(todo hubiese sido diferente si nos hubiera pasado, todo aquello, en la azotea más alta de cualquier ciudad)


lunes, 10 de septiembre de 2012

Promete no contar conmigo.




 -Promete no contar conmigo. Promételo.

El cigarrillo se consumía entre sus dedos. Apuraba con deleite el último del paquete. Refugiados bajo una entrada del centro comercial nos resguardábamos del granizo. Volvió a enrollarse la bufanda en torno al cuello con ademán distraído. En pequeños grupos la gente corría hacia dentro. No les prestaba atención. Ni siquiera al hielo que se partía al chocar contra el suelo. Miraba más allá de la niebla que se cernía sobre el aparcamiento. Un pensamiento la mantenía ocupada.

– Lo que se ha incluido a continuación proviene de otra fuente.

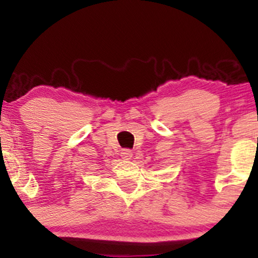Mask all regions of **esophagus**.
I'll return each mask as SVG.
<instances>
[{
    "label": "esophagus",
    "mask_w": 258,
    "mask_h": 258,
    "mask_svg": "<svg viewBox=\"0 0 258 258\" xmlns=\"http://www.w3.org/2000/svg\"><path fill=\"white\" fill-rule=\"evenodd\" d=\"M121 158L123 160H130L132 158V152L128 149H123L122 152H121Z\"/></svg>",
    "instance_id": "obj_1"
}]
</instances>
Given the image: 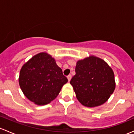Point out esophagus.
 <instances>
[{
	"label": "esophagus",
	"mask_w": 134,
	"mask_h": 134,
	"mask_svg": "<svg viewBox=\"0 0 134 134\" xmlns=\"http://www.w3.org/2000/svg\"><path fill=\"white\" fill-rule=\"evenodd\" d=\"M71 78H72V76L71 75V74H69V75L67 76V79H68L69 81H70V80H71Z\"/></svg>",
	"instance_id": "34e87169"
}]
</instances>
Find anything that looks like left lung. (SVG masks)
I'll return each mask as SVG.
<instances>
[{
    "label": "left lung",
    "mask_w": 134,
    "mask_h": 134,
    "mask_svg": "<svg viewBox=\"0 0 134 134\" xmlns=\"http://www.w3.org/2000/svg\"><path fill=\"white\" fill-rule=\"evenodd\" d=\"M76 74L71 80L77 99L88 107L106 102L115 89L114 74L104 60L90 56L79 60Z\"/></svg>",
    "instance_id": "8db88e82"
}]
</instances>
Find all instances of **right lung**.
Here are the masks:
<instances>
[{
  "label": "right lung",
  "mask_w": 134,
  "mask_h": 134,
  "mask_svg": "<svg viewBox=\"0 0 134 134\" xmlns=\"http://www.w3.org/2000/svg\"><path fill=\"white\" fill-rule=\"evenodd\" d=\"M68 81L51 56L41 53L22 66L19 85L24 95L36 105L49 103L57 97Z\"/></svg>",
  "instance_id": "right-lung-1"
}]
</instances>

Quizá fue una tontería comprobar que ella también me necesitaba. Sin embargo el miedo a fallarme, a fallarnos, era más fuerte. Tras el primer roce un ataque histérico la despegó de mí aquella y todas las noches que la siguieron. Entre lágrimas sofocadas me imploraba que me alejara, que no era a ella a quien yo buscaba, que no era ella a quien yo debía querer. Inmóvil observé cómo se dejaba caer sobre el suelo. Negaba con la cabeza. Nerviosa se retiraba el pelo de la cara, se frotaba los ojos y murmuraba:

-Créeme, por favor, créeme. No soy yo, no lo soy.

Cuando se tranquilizó simplemente decidió enfrentarse, convertirme en su enemigo. Tan sólo se limitaba a intentar hundirme, a herirme. Cada ataque iba acompañado de una mirada suplicante. Desconcertada y al borde de las lágrimas ante mi impasibilidad espetó:

-¡¿Qué?! ¿Soy yo la que tiene que irse? ¿Qué más necesitas para darte cuenta de que no soy quien crees que soy? ¿No te lo advertí cuando aún podía hacerte reír? No me lo hagas más difícil, por favor.

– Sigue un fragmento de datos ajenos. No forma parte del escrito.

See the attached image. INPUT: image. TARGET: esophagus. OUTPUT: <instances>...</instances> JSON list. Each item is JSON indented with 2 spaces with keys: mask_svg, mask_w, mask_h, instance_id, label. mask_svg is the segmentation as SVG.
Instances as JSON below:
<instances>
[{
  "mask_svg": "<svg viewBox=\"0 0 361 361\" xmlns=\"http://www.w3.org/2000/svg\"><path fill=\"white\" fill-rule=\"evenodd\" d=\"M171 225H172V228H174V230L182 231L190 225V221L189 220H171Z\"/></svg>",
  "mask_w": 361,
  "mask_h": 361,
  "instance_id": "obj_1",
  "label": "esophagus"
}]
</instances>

Advertí sus intenciones en cuanto cesaron los primeros sollozos. Ella era la primera imagen con la que despertaba y ya echaba de menos, un juego infantil no descalabró mi firme convicción, la seguridad con la que la miraba y sabía, sin lugar a dudas, que era ella. Que siempre fue ella. La abracé, la retuve toda la noche y con recelo se dejaba caer en mis brazos en cada despedida.

-Promete no contar conmigo. Promételo.

 Fue rápida. Al tiempo que lo decía me esquivaba. No parecía aliviada. Tampoco quiso advertirme, sólo quería que, aún respirando a apenas cinco centímetros el uno del otro, la necesitase y la quisiese a kilómetros de distancia. Sólo se adentraba en terrenos desconocidos. Sólo estaba perdida, desorientada, terriblemente asustada. Trataba de mirarse y no ver heridas. Y aunque oía cómo latía desesperadamente a mi lado, la entendía. Nadie quiere herirse y curar las heridas con un dolor prolongado, pero yo la quería. Me importó su dolor, de hecho también me dolió. Sin embargo no pude sofocarlo alejándome de ella. Permanecí a su lado. Y a veces el escozor es insoportable. Necesitarla del modo en el que la necesito abre todas las heridas. Sinceramente, prefiero arriesgarme siempre que las heridas lleven su nombre.

-Lo prometo- mentí. El granizo cesó, el silencio se instaló no sólo entre nosotros, invadió toda la atmósfera que ella consumía con cada calada.

Y sonrió. Sí, estoy completamente seguro de ello. Sé que no me equivoco. Aún llevo esa sonrisa clavada en mí.

1 comentario:

  1. Me gusta, Rocío, me gusta mucho.
    Eres una persona realmente intensa.